“Luka yang Tak Terlihat” karya Devi Permata Sari
Tema:
Kisah tentang perjuangan melawan penghinaan dan trauma masa lalu yang tak
terlihat, hingga akhirnya menemukan kekuatan untuk bangkit. Tema ini berfokus
pada ketidak adilan sosial, kehancuran mental, dan kebangkitan dari luka batin yang
tersembunyi.
Tokoh:
1. Firman : Tokoh utama, seorang pemuda berusia 25 tahun yang cerdas namun
memiliki trauma mendalam akibat penghinaan yang terus-menerus. Dia
digambarkan sebagai pria pendiam yang penuh tekad.
2. Devi : Adik perempuan firman yang berusia 20 tahun. Dia ceria, optimis, dan
selalu berusaha menyemangati firman untuk tidak menyerah.
3. Pak nasib : Seorang pengusaha berusia 50-an yang keras dan sering
meremehkan firman. Ia memiliki pengaruh besar di desa dan sering menghina
keluarga firman.
4. Ibu Firman : Wanita tua yang sakit-sakitan. Meski kondisinya lemah, dia
menjadi sumber kekuatan dan semangat bagi Firman untuk terus bertahan.
5. Maya : Sahabat masa kecil firman yang kini bekerja sebagai perawat. Dia
memiliki hubungan yang dekat dengan maya dan selalu berusaha menguatkan
mentalnya.
Setting (Tempat, Waktu, dan Suasana):
Tempat:
1. Desa tempat firman dibesarkan :
Sebuah desa kecil yang terpencil, dengan suasana tradisional yang tenang namun
penuh gosip dan hinaan.
2. Kota tempat firman bekerja :
Sebuah kota yang ramai dan penuh persaingan. Di kota ini, firman bekerja keras
sebagai buruh pabrik.
3. Rumah keluarga Firman:
Sebuah rumah sederhana di desa, tempat di mana ia dan ibunya tinggal. Kondisi
rumah yang tua dan kumuh mencerminkan kesulitan yang mereka hadapi.
4. Klinik desa :
Tempat Devi dan Maya bekerja, yang sering digunakan firman untuk berkonsultasi
tentang kondisi ibunya.
Waktu:
Berlatar di masa kini dengan kilasan balik ke masa lalu saat firman remaja.
Suasana:
1. Masa kini: Suasana tegang dan suram, menunjukkan pergulatan batin
firman yang penuh luka. Ada rasa putus asa, tapi juga secercah harapan.
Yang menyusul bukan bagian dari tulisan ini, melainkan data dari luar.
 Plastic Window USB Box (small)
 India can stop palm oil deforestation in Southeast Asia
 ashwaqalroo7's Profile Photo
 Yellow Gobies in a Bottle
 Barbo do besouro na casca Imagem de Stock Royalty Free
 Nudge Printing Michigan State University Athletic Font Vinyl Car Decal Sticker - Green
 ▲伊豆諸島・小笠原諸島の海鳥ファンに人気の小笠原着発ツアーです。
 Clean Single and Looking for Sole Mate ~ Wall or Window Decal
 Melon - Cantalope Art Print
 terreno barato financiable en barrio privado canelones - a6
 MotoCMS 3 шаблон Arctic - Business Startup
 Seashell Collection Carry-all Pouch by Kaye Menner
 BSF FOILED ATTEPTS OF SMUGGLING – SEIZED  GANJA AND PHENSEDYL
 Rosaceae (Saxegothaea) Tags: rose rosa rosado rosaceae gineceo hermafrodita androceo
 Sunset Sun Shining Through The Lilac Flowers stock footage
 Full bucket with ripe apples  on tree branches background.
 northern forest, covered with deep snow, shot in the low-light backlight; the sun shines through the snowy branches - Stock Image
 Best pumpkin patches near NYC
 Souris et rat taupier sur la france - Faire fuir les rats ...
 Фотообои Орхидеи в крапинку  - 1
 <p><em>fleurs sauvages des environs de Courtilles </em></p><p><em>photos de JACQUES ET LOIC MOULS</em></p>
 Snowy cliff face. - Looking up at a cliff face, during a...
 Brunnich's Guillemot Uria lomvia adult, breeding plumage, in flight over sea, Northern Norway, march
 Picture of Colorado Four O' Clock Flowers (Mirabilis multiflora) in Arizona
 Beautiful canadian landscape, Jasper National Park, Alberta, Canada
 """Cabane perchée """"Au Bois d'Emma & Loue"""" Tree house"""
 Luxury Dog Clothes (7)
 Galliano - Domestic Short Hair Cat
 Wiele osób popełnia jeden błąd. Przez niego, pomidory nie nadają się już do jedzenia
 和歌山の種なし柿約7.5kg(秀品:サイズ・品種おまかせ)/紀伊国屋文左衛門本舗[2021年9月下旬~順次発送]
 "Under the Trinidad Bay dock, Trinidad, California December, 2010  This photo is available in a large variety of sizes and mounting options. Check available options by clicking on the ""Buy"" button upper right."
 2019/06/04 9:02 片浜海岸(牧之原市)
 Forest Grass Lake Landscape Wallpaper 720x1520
2. Masa lalu: Suasana penuh tekanan dan hinaan yang membentuk trauma
firman.
Alur:
Alur dalam cerita ini menggunakan alur maju mundur. Karena cerita bergerak bolak-
balik antara masa lalu firman saat dihina dan dipermalukan oleh lingkungan
sekitarnya, dan masa kini saat ia berusaha bangkit dan membuktikan bahwa ia lebih
dari sekadar anak desa yang dipandang rendah.
Sinopsis:
Firman adalah seorang pemuda pendiam dari desa kecil, hidup di bawah bayang-
bayang penghinaan sejak remaja. Dicap sebagai anak tak berguna oleh tetangga dan
direndahkan oleh Pak nasib, seorang pengusaha kejam di desa, firman membawa
luka yang tak terlihat hingga dewasa. Kehidupan di kota sebagai buruh hanya
menambah tekanan. Namun, demi ibunya yang sakit, firman memutuskan untuk
berjuang. Dengan bantuan Devi, adiknya yang optimis, dan maya, sahabat masa
kecilnya, firman mencoba membalikkan keadaan.Namun,setiap langkahnya menuju
kesuksesan dibayang-bayangi trauma masa lalu. Apakah firman berhasil menutup
luka yang tak terlihat itu?
Dialog:
Part 1 - “Luka Pertama”
Adegan: Firman, masih remaja, diganggu oleh anak-anak desa di halaman sekolah.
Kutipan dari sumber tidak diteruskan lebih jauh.